A culture absent of a healthy self-image will eventually wither away, its people either too exhausted, too depressed, too afraid or too physically distant from the motherland to participate in its healing. This danger, in some form, had even presented itself to the United States, until one source of remedy was introduced.

In the 1930s, as America was in the grip of the Great Depression, President Franklin Roosevelt initiated the largest cultural experiment in the nation’s history: The Federal Writers’ Project.

Funded under the New Deal, the Writer’s Project employed authors in every state to chronicle what America meant to them. The intention: To revitalize a sense of patriotism and pride in the United States during a period when American spirits were broken. It was called “The America Project.”

Today, a similar cultural experimentation needs to be initiated for Afghanistan, using the creative powers of all modern media to help Afghans believe in an ideal that many fear can never be attained.
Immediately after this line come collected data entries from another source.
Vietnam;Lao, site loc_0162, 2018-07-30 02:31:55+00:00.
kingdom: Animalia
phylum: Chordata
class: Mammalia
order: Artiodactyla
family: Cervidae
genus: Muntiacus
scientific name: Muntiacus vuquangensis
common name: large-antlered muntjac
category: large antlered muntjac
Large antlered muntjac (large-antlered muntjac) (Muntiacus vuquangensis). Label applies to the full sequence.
If nothing else, perhaps some encouraging words can breathe life into such an endeavor:

Believe in an Afghan culture that flourishes in the arts, sciences, languages, literature, manners, customs, ideas, intellect and scholarly pursuits.

Believe in an Afghan culture that has a rich tradition of meditation, spirituality, music, dance, architecture, aesthetics and athletics.
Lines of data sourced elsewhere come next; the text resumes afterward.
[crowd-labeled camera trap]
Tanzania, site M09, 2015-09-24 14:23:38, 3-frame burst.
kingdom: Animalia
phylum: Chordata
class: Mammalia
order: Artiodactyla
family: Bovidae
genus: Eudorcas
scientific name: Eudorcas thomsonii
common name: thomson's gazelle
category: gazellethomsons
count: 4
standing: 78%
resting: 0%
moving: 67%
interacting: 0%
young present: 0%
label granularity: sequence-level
Believe in an Afghan culture that inculcates empathy, where we not only feel each other’s pain, but do something of real value and of consistent effort to relieve it.

Believe in an Afghan culture that not only preaches but actively advances the rights of women; that safeguards children and the elderly.

Believe in an Afghan culture that advocates for and comforts the physically and mentally challenged, the downtrodden and the least fortunate among us.

Believe in an Afghan culture that follows the examples of compassion, humility and strength of the prophets: Abraham, Moses, Jesus, Muhammad.

Believe in an Afghan culture that practices religious gentleness, absent of any trace of extremism or messianic radicalism, so as to provide an environment in which toleration, measured judgment and moderation can flourish.

Believe in an Afghan culture that protects animals, wildlife and the environment.

Believe in an Afghan culture that embraces and learns from people of all backgrounds, tribes, faiths, beliefs and social classes.

Believe in an Afghan culture that studies the past and looks at the present to provide meaning to its customs and traditions, without carrying with them the weightiness of hollow and burdensome practices.

Believe in an Afghan culture that contributes to the goodness of the globe and of all mankind.

Believe in the refinement of the Afghan national soul that desperately needs to be awakened, dragged out of darkness and brought into Enlightenment.

Should each of these elements become a reality, Afghan culture will not only survive, it will become sacred to us all and we would truly hail from the Country of the Awakened People.